:: Vorliegender Text ::

Über ein halbes Jahrhundert stand er selbst auf der Bühne eines Ensembles, das in den späten 60er und 70er Jahren mit kritischen Stücken als Bürgerschreck-Theater aus dem Gemeindekeller heraus für Furore sorgte und seither einen starken Fokus auf das junge Publikum richtet. Dafür hat nicht zuletzt Kreiner selbst gesorgt, der als Pädagoge im Schuldienst, als Hochschullehrer, als Psychologe, Schauspieler, Workshopleiter und Regisseur sein Engagement immer mit einem gesellschaftlichen Bildungsauftrag verbindet. Sein Einfallsreichtum kennt dabei kaum Grenzen und auch seinen Wirkungskreis hat er lange schon weit über Karlsruhe und Deutschland hinaus erweitert. War er anfangs mit seinem Theater in die Welt gereist, so ließ er sich bald auch selbst als Dozent, Berater und Organisator ins Ausland bitten. Besonders zu Georgien, wo er jungen Studierenden Theater- und Literaturwissenschaft nach 1945 nahebringt, hat er über lange Jahre intensive Beziehungen geknüpft. Hier berief man den Karlsruher Theatermacher zum Professor und verlieh ihm die Ehrendoktorwürde. In der Heimat hingegen teilte Kreiner bisweilen auch das Schicksal des ungeliebten Propheten im eigenen Kreis, denn zur Stromlinienform hat sich der Bartträger nicht schleifen lassen, und er vermied es stets, es sich und seinem Umfeld allzu bequem werden zu lassen. Den Blick zurück tauscht er lieber gegen den Blick nach vorn. Aus dem Alltagsbetrieb seines Hauses in der Kaiserallee 11 zieht er sich seit Jahren schrittweise zurück, doch ohne das Theater ist einer wie Siegfried Kreiner nicht denkbar. So lange wie er ist in der Karlsruher Kulturlandschaft an prägender Stelle jedenfalls kein anderer aktiv. Glückwunsch!

Worauf vor allem gründet sich Ihre Begeisterung für das Theater?

:::
:: Bereitgestellte Zeilen ::

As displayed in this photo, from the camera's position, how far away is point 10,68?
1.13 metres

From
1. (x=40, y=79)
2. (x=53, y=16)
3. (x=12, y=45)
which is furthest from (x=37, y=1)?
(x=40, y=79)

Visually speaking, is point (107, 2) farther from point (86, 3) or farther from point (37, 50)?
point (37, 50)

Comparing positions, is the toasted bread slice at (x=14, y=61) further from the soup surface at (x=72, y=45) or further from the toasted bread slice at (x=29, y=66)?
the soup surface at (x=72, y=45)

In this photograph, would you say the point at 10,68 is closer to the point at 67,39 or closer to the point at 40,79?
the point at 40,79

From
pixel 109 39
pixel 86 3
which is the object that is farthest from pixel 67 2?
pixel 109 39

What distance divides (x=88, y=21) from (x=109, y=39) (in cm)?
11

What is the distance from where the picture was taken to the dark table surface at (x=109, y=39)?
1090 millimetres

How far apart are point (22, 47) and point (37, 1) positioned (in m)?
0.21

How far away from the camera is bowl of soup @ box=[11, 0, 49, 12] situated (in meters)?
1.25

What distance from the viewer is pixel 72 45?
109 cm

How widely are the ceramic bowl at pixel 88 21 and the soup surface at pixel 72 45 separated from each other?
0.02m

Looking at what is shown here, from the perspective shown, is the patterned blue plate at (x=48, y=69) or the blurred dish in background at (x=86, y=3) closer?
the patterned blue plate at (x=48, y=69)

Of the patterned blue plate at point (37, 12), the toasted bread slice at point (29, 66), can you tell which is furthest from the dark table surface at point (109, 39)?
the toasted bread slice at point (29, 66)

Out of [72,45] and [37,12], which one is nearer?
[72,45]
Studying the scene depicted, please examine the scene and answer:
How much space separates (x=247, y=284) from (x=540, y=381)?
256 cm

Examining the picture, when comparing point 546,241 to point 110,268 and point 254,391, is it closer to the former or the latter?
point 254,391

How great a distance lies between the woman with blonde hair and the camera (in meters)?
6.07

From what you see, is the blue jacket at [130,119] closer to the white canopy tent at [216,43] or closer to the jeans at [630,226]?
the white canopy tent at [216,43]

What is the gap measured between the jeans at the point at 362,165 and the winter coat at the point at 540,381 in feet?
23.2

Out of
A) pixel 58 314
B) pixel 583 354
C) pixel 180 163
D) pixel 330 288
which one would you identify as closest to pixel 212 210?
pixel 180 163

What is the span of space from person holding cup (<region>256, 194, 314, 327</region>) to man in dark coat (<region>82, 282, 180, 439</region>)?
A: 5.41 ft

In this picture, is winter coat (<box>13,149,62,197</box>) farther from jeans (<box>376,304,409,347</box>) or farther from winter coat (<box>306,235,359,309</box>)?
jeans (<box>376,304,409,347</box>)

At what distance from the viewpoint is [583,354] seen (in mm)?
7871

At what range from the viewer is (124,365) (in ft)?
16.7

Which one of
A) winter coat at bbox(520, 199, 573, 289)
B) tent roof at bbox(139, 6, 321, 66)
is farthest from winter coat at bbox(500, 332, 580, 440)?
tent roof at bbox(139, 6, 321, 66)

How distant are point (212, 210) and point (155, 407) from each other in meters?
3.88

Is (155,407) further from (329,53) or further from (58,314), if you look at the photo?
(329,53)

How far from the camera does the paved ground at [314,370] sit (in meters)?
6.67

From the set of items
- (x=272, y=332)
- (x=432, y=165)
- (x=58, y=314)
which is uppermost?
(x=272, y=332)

:::

Aufgabenstellung » Geben Sie den Absatz des Textes über Siegfried Kreiner, der mit „Über ein halbes Jahrhundert“ beginnt, als knappe Stichpunktliste wieder, ohne seine wesentlichen Fakten wegzulassen.

Lösung »
- Kreiner stand über ein halbes Jahrhundert selbst auf der Bühne eines Ensembles.
- Das Ensemble sorgte in den späten 60er und 70er Jahren mit kritischen Stücken als Bürgerschreck-Theater aus dem Gemeindekeller heraus für Furore.
- Seither richtet das Ensemble einen starken Fokus auf das junge Publikum, wofür nicht zuletzt Kreiner gesorgt hat.
- Er war als Pädagoge im Schuldienst, Hochschullehrer, Psychologe, Schauspieler, Workshopleiter und Regisseur tätig und verband sein Engagement stets mit einem gesellschaftlichen Bildungsauftrag.
- Sein Wirkungskreis reicht weit über Karlsruhe und Deutschland hinaus: Zuerst reiste er mit seinem Theater in die Welt, später wirkte er selbst als Dozent, Berater und Organisator im Ausland.
- Zu Georgien knüpfte er über lange Jahre intensive Beziehungen. Dort vermittelt er Studierenden Theater- und Literaturwissenschaft nach 1945, wurde zum Professor berufen und erhielt die Ehrendoktorwürde.
- In der Heimat teilte er bisweilen das Schicksal des ungeliebten Propheten, da er sich nicht zur Stromlinienform schleifen ließ und Bequemlichkeit stets vermied.
- Statt zurück blickt er lieber nach vorn.
- Aus dem Alltagsbetrieb seines Hauses in der Kaiserallee 11 zieht er sich seit Jahren schrittweise zurück.
- Niemand sonst ist so lange wie er an prägender Stelle in der Karlsruher Kulturlandschaft aktiv.